I wish I were funnier and more fun. Over the years, I’ve called into the show about the First Amendment and the FCC, about gadgets and geek stuff, and now about cancer. What a ball of fun I am. Good thing we didn’t talk 9/11.

It was great fun visiting the show. On the air, as a guest, I stood right inside the door, by a wall behind the couch, with a headset and mic on. To my right was Fred and I was delighted the first time he played a sound effect to back up what I was saying. I got Fredded! To my left was Jeff Schick and behind him, behind glass, Robin. Howard sat three-quarters of the way across the studio — quite a distance — in his command center, looking a little gaunt (too much exercise, I’d say), and beyond him was the Wheel of Sex and the Gary puppet and all that.

As soon as the show went to break, folks walked into the studio, Howard chatted a bit, and I left him to his work. Outside the studio. Steve Langford of Howard 100 News held his mic in front of me sucking quotes out with his puppy-dog silences. They take video. They get releases.

And then Jeff and I toured, meeting Scott the Engineer, Sal and RIchard (so polite), the Howard TV folks, and more. The amazingly nice Gary Dell’Abate and I talked gadgets. What impresses me is just how nice these folks are. Makes you want to work there, even with the ball-busting.

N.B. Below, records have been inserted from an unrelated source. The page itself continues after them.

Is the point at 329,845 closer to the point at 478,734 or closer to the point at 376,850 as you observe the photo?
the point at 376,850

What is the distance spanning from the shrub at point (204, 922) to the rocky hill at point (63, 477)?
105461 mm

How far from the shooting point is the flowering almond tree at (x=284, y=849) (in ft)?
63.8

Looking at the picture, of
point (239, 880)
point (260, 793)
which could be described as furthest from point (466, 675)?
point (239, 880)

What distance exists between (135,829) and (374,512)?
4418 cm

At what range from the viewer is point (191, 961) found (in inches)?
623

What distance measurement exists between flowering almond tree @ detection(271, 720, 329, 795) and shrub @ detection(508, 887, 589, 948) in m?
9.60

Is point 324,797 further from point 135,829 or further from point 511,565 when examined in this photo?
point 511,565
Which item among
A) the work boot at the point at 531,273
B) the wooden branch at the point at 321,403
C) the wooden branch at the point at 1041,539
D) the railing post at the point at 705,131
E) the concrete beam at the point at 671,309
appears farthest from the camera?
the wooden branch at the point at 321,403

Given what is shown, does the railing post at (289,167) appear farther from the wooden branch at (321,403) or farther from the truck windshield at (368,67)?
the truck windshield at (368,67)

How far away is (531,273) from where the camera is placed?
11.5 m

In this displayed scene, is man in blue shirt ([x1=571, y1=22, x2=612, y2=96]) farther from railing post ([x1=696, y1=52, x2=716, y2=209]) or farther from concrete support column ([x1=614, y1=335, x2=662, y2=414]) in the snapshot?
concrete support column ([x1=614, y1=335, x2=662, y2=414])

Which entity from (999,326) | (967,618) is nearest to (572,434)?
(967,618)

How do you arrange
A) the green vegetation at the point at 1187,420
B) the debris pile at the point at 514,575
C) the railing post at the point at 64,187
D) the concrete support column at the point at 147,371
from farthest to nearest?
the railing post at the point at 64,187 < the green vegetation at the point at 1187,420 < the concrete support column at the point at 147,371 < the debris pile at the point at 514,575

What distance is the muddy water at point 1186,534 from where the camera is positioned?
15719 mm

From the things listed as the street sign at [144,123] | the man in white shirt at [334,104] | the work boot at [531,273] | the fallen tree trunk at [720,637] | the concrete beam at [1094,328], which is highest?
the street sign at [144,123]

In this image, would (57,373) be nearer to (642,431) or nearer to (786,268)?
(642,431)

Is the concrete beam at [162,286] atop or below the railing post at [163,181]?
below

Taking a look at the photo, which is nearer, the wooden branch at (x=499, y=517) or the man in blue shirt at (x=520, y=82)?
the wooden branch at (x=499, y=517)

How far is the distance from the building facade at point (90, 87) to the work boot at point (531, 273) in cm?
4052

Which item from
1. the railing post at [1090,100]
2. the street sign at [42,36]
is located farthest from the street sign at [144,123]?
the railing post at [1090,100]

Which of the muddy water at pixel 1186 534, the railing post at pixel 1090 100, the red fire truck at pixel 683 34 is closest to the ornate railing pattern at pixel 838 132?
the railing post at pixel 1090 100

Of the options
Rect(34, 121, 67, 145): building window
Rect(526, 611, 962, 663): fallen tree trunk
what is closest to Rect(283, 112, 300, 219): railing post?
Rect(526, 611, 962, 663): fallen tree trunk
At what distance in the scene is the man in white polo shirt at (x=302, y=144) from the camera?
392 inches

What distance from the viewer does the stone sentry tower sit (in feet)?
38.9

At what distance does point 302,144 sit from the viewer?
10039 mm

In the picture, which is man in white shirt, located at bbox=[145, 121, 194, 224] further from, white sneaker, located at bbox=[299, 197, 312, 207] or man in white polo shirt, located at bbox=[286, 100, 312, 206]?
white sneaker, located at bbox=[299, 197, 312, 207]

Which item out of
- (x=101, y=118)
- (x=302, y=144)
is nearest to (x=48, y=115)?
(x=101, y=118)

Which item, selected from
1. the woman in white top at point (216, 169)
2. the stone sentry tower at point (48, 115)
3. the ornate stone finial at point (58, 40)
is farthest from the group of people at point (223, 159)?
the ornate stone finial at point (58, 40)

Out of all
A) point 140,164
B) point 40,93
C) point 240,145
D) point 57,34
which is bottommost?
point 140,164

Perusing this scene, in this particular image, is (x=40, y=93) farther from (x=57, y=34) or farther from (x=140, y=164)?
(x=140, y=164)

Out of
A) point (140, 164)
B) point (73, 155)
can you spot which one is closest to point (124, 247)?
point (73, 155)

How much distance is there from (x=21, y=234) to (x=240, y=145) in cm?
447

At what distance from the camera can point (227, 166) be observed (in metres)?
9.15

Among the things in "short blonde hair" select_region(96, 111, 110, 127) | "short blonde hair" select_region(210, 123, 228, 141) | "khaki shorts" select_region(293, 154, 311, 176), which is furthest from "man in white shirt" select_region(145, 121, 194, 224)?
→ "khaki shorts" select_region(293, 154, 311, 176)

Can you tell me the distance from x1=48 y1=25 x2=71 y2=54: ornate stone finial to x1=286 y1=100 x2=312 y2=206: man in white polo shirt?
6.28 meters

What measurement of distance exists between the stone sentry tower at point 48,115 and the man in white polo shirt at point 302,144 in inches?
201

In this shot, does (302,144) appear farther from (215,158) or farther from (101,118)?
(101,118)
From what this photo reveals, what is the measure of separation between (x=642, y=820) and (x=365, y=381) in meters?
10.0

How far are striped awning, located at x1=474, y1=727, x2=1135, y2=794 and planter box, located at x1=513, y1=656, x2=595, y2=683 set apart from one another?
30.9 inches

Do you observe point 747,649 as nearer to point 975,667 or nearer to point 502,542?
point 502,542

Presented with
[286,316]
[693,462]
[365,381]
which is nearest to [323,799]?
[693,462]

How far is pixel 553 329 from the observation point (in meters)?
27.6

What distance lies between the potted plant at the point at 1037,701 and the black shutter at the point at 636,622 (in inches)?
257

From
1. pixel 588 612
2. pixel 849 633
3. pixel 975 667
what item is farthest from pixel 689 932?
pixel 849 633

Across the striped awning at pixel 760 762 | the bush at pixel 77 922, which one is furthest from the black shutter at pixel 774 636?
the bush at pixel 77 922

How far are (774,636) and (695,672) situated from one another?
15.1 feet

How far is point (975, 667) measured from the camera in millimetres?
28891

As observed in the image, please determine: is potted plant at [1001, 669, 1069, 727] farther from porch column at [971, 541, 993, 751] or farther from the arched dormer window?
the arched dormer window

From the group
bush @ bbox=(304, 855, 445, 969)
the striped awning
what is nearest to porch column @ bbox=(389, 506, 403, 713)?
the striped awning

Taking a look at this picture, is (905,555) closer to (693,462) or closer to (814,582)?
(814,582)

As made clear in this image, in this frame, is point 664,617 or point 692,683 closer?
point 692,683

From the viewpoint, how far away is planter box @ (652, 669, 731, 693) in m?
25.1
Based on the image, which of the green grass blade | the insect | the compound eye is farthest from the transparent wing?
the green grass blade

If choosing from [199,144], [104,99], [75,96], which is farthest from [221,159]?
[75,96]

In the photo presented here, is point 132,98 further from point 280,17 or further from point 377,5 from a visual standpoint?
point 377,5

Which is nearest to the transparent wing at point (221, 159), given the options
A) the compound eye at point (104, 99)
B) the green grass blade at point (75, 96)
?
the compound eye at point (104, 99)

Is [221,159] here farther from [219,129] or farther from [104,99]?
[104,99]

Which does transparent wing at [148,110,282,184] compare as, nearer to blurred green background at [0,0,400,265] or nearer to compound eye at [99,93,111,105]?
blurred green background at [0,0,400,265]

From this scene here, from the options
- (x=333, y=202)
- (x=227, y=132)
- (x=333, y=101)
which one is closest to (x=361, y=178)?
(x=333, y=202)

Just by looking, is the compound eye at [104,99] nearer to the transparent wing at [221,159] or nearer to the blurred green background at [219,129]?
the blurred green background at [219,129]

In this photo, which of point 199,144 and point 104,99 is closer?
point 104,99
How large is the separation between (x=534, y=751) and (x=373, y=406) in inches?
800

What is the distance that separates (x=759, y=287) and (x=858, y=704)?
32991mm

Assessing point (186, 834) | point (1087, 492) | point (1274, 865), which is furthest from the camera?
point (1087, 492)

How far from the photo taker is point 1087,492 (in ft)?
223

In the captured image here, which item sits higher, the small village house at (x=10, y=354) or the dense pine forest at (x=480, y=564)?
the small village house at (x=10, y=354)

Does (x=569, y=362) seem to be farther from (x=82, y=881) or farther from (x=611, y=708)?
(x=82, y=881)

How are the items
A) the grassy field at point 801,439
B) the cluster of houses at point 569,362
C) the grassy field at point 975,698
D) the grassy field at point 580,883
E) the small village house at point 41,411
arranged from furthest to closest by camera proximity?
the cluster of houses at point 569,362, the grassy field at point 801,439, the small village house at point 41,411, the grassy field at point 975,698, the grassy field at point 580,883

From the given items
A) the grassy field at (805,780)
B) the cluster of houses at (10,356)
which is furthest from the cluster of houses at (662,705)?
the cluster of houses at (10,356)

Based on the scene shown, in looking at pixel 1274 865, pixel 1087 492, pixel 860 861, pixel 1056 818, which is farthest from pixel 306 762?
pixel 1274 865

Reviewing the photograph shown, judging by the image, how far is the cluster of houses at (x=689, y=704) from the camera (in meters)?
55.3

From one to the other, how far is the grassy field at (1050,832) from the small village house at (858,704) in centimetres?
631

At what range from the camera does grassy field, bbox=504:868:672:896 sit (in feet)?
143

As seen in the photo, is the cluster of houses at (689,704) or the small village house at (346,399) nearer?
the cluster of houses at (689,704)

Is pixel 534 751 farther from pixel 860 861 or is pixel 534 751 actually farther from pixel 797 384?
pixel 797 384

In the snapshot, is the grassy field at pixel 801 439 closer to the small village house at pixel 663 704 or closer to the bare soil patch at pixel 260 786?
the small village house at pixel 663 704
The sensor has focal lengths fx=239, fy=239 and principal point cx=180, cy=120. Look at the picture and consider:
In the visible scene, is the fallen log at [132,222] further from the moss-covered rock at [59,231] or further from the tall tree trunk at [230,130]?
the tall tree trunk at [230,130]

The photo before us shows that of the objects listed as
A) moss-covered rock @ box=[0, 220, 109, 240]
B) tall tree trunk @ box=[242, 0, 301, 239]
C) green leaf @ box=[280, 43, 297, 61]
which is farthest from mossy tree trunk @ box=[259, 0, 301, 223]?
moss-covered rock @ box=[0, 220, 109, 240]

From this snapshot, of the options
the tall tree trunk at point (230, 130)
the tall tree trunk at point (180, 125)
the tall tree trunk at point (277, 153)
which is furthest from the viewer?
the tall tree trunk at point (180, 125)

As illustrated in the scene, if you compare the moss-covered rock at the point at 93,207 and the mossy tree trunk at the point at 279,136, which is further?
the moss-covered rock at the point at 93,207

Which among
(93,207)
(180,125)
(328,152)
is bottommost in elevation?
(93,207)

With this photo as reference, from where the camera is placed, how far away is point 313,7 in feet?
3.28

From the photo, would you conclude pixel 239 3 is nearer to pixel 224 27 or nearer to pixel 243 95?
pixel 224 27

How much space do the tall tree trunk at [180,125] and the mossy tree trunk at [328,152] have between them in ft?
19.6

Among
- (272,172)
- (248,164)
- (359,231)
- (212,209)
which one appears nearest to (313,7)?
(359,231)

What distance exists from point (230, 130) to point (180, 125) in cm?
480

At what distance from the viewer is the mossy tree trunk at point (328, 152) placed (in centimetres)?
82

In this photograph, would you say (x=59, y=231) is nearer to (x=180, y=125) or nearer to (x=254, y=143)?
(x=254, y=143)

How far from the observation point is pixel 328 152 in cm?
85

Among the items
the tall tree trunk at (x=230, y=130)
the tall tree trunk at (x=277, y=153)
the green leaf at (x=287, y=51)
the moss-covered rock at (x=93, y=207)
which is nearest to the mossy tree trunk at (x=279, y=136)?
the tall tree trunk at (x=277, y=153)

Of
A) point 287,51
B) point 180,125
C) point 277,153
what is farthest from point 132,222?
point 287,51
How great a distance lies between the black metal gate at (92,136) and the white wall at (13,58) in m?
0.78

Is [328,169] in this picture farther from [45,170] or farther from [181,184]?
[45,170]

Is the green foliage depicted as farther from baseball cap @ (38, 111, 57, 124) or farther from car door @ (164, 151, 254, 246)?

LATER: Howard talked about prostate cancer again this morning after having obsessed on it last night: “I was so upset for him. And then of course, it turned to me and I have cancer…. Seems to me that doctors ought to sit down and figure out how to remove prostate cancer without removing a guy’s boner…. Every male on the planet should be donating money to prostate cancer research….

“I just had a bad day with that. Every day seems like a bad day to me because everything drives me nuts.”

They’re b-a-a-a-ck

Hilarious. Just mention a rumor of Howard Stern replacing Simon Cowell on American Idol and the so-called Parents Television Council rears its head again. Haven’t heard from them in a while — have we? — because they and their coconspirators at the FCC succeeded in making broadcast TV and radio into dull, flavorless tapioca. But getting rid of Stern didn’t help the PTC because they used him to scare their constituency and raise money. And that’s why they’re eagerly chomping into this rumor — spread by Stern himself — even though he has not appeared on broadcast and has not said one four-letter word. Putting out a press release reveals their true motives.

“Given ‘American Idol’s’ extreme popularity with family audiences, I hope that Fox will put the rumors to rest and announce that it has no intention of adding to the show one of the most profane, sexually explicit and anti-family performers in the history of the broadcast medium — either as a guest or as a judge,” PTC President Tim Winter said in a statement Wednesday. “Unless Stern intends to undergo some sort of moth-to-butterfly metamorphosis — though in his case the change would be more like rattlesnake-to-Labrador Retriever — adding him to ‘American Idol’ would spell immediate death for one of the best franchises in American family entertainment.” . . .

“Fox should move immediately to repudiate these rumors and instead commit publicly to keeping ‘American Idol’ safe for family viewing,” Winter said.

They even made a petition to protest a rumor. Idle hands….

For old time’s sake, here’s my exclusive reporting on the lie of FCC indecency fines: how the Parents Television Council manufactured the “uproar” that led to what was then the largest fine in FCC history: only three people bothered to actually write complaints and only a few score bothered to hit the PTC’s complaint machine button. The Parents Television Council speaks for no one but its banker.

: When Howard talked about Ellen Degeneres threatening to quit — oh, please — if he came on, I called into the show this morning.